Singer argues that it is certainly true that the birth of each child brings more suffering into the world, and that the birth of any child is neutral in its benefits/drawbacks at best. In other words, it is arguable that the birth of every child is a detriment to both the future of the human species and the planet. The reader should be aware that Singer is the current flag-bearer for utilitarianism, the ethical view that all meaningful notions of good and bad are wrapped up in the consequences of a thing or action. So, given this, it might be reasonable to argue that the totality of the goodness of the birth of a child may be measured by their carbon footprints. And, since they will inevitably add to the overall pollution of the planet, bringing them into existence is an overall moral negative. Hence, “If we would all agree to have ourselves sterilized then no sacrifices would be required — we could party our way into extinction!

To return to the original question of the piece, whether the expected quality of life is good enough to bring a child into existence, it strikes me as deeply ironic that the answer for most potential children in all the developing world is likely, “no.” If we were to implement Singer’s argument, it would result in eugenics on a scale the world has never seen against the poorest of the poor, the darkest skinned among us, and every economic and ethnic minority you can think of. Surely Singer (and others) doesn’t really want to argue for that. Singer cites another philosopher who has written in depth about this.

...South African philosopher David Benatar, author of a fine book with an arresting title: “Better Never to Have Been: The Harm of Coming into Existence.” One of Benatar’s arguments trades on something like the asymmetry noted earlier. To bring into existence someone who will suffer is, Benatar argues, to harm that person, but to bring into existence someone who will have a good life is not to benefit him or her. Few of us would think it right to inflict severe suffering on an innocent child, even if that were the only way in which we could bring many other children into the world. Yet everyone will suffer to some extent, and if our species continues to reproduce, we can be sure that some future children will suffer severely. Hence continued reproduction will harm some children severely, and benefit none.

The argument is simple; the assumptions are convoluted and debatable at best.
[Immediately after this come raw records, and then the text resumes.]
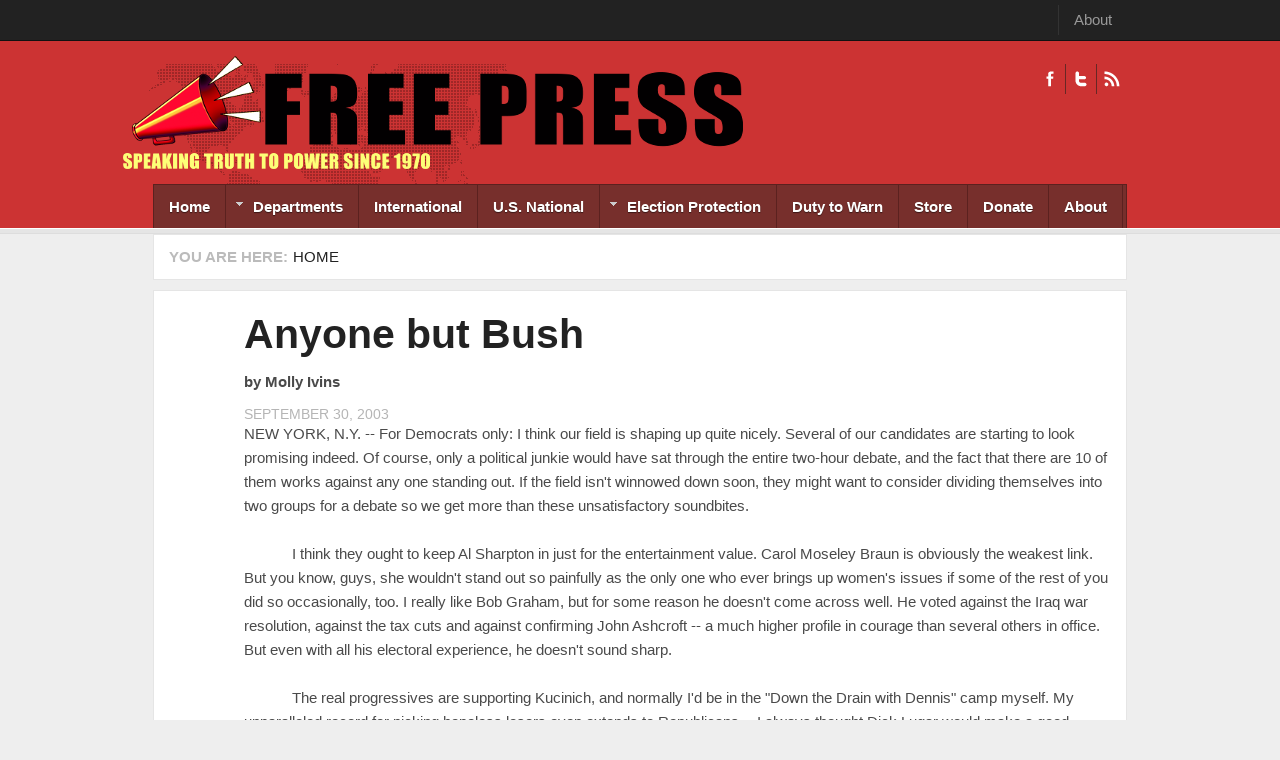

--- FILE ---
content_type: text/css
request_url: https://freepress.org/sites/default/files/css/css_kRHJxmEOPTVDTY-9cl4T3UFo0m-HzYNNxNrr27DZO9Q.css
body_size: 579
content:
#headeline .menu li.first{border-left:none;}.form-text,textarea{width:96%;}ul.primary{background:none repeat scroll 0 0 transparent;border:0 none;line-height:normal;margin:0;padding:15px 0 0;}ul.primary li{height:30px;margin:0;padding:0;display:block;}.region-header{width:100%;}p.tb-day{border-bottom:1px solid #333333;display:inline-block;float:right;margin:0 0 7px;padding:3px 10px 3px 0;text-align:right;width:96%;}.newsletter-form .form-text{width:154px;}.block ul.menu li a{font-size:95%;}.panel-news-1 .views_slideshow_cycle_teaser_section,.panel-news-1 .views_slideshow_slide{height:501px !important;}.views-slideshow-pager-field-item{width:100%;margin:0 0 10px 0;}#panel-news-wrapper  .views-slideshow-controls-bottom .views-field-field-slideshow-image{width:47%;}.views-slideshow-controls-bottom{padding:10px;}.panel-column.panel-news-2,.panel-column.panel-news-3{width:100%;}.newsletter-form input.form-submit{margin:0;}#content .views-view-grid .row-3 .grid,#content .views-view-grid .views-row{width:100%;}#mass_bottom-wrapper  .cols-3 .views-col{width:100%;margin:0 0 10px 0;}#mass_bottom-wrapper .views-field-title,#mass_bottom-wrapper .views-field-body,#mass_bottom-wrapper .views-field-view-node{padding:0 13px 0 0;margin:0;}#mass_bottom-wrapper .views-field-field-image{float:left;margin:0 20px 0 0;}#panel-bottom-wrapper .panel-bottom-5 .grid-inner{border-left:none;}#panel-bottom-wrapper .panel-bottom-5 .block{width:49.8%;}#panel-bottom-wrapper .panel-bottom-5 .block:last-of-type{border-left:1px solid #333333;}.panel-bottom-5.grid-6 .block{border-left:0;}#panel-bottom-wrapper input.form-text{width:110px;margin:0 0 10px 0;}.comment-content-inner{width:70%;}#footer-menu-wrapper .container-inline .custom-search-box{width:85%;}.contact-form{width:100%;margin:20px 0;}.block.contact-form .form-item:nth-child(2n){float:left;}#panel-bottom-wrapper .panel-bottom-5 .block{width:100%;}.comment-content-inner{margin-top:10px;width:100%;}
Is the environment more important than having children? That might be a false dichotomy, but Benatar assumes yes. Is the human species the most significant (possibly negative) factor on the environment? With apologies to Al Gore and the NY cocktail circuit, anthropogenic global warming is far from a settled science. Is the value of a potential child captured by either their assumed “quality of life” or impact on the environment? Absolutely not.

And finally, with a kind of “wave of the hand” and after providing some tentative arguments for stopping childbearing altogether, Singer says that’s not really what he thinks. “I do think it would be wrong to choose the non-sentient universe. In my judgment, for most people, life is worth living.”

I know it is a short article intended to provoke, but I am not sure Singer’s form of utilitarianism or general worldview can supply as robust an argument for continuing the species as it can for ending it.